# [Text excerpt]
United States District Court, E.D. Missouri, Eastern Division
Apr 13, 2010
Case No. 4:09cv1695 TCM (E.D. Mo. Apr. 13, 2010)

Opinion

Case No. 4:09cv1695 TCM.

April 13, 2010


MEMORANDUM AND ORDER


This matter is before the Court on the motion of defendant, Shop `N Save Warehouse Foods, Inc., to dismiss the pro se employment discrimination complaint of plaintiff, Herbert C. Russell, alleging violations of 42 U.S.C. § 1981; Title VII of the Civil Rights Act of 1964 (Title VII), 42 U.S.C. § 2000(e) to 2000e(17); the Age Discrimination in Employment Act (ADEA), 29 U.S.C. § 621-634; and the Americans with Disabilities Act (ADA), 42 U.S.C. § 12101-1213. [Doc. 15] Plaintiff has not responded to Defendant's motion, nor has he requested an extension of time within which to respond.

The case is before the undersigned United States Magistrate Judge by written consent of the parties. See 28 U.S.C. § 636(c).

Background

The relevant allegations in Plaintiff's complaint are assumed to be true and are as follows.

# [Task 1]
According to the court memorandum, on what basis is the case before a United States Magistrate Judge?
# [Task 2]
Summarize the court memorandum in two sentences.

# [Given material]

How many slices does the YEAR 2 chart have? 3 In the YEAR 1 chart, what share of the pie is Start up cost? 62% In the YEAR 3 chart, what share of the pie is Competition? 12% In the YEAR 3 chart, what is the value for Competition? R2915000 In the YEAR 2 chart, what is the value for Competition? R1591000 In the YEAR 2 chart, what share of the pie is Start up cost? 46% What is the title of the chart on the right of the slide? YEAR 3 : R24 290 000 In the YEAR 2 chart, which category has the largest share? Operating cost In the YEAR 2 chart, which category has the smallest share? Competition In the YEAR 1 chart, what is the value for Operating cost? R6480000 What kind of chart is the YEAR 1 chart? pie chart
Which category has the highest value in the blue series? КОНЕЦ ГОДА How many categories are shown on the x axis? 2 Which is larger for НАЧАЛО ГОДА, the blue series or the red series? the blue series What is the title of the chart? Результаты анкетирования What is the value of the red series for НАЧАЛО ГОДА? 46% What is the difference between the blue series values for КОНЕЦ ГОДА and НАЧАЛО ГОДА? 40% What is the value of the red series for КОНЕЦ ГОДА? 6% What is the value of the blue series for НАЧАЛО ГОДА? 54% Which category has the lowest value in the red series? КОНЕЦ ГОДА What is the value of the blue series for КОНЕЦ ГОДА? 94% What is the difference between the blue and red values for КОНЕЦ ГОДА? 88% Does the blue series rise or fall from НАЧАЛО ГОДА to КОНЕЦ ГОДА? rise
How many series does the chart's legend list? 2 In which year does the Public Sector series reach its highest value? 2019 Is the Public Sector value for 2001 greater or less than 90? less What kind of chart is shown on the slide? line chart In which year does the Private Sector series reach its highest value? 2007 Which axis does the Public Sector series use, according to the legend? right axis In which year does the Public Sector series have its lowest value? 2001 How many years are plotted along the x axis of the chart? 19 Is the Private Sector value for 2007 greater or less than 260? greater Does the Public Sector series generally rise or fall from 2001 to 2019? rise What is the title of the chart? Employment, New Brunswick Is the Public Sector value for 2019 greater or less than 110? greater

# [Response box 1]
The parties gave their written consent.

# [Response box 2]
Shop 'N Save Warehouse Foods, Inc. has moved to dismiss Herbert C. Russell's pro se employment discrimination complaint, which alleges violations of 42 U.S.C. § 1981, Title VII, the ADEA and the ADA. The plaintiff has neither responded to the motion nor asked for more time, and the case is before a United States Magistrate Judge by the parties' written consent.